Friday, 8 March 2013

What I didn't do on World Book Day

I can't seem to get the hang of World Book Day.  Due to a homophonic misinterpretation, I used for many years to go into my garden and rapidly spin a selection of books around on customised rotary platforms, and now here I am posting a celebration of the same literary jamboree an entire day late.  My own contribution imagines a scenario whereby a series of well-known literary works has collided with a world atlas, and runs thus:




For whom the Belgian Tolls

The Ecuadors of Perception

Kurdsong

East of Sweden

Ghana Karenina

Dane Eyre

Dutch ado about Nothing

Taiwan Flew Over the Cuckoo's Nest

As the Croat Flies


Which reminds me, it's at least four and a half blog posts since I mentioned that novel in translation which I have most recently read.

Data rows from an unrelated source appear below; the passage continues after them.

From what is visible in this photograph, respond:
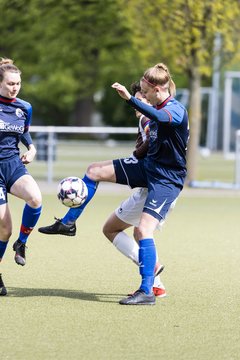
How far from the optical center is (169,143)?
859 cm

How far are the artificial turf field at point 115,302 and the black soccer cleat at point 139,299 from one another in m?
0.07

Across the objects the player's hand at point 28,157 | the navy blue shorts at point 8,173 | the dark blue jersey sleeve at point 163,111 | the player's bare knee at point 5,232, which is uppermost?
the dark blue jersey sleeve at point 163,111

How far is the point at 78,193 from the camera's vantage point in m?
8.75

So, in the cause of snapping our parochial fetters and fostering a spirit of international progression and bonhomie, and not at all because I am working part-time for the publisher, let me again direct your book-buying pennies towards The Scream, by Laurent Graff.  Resisting the temptation to say that it's printed on Graff paper, I will simply observe that for those of you - and I know you are legion - who have been clamouring for a book the hero of which is  (or at least claims to be) a motorway toll-booth operator, your time has come.

Bonsoir.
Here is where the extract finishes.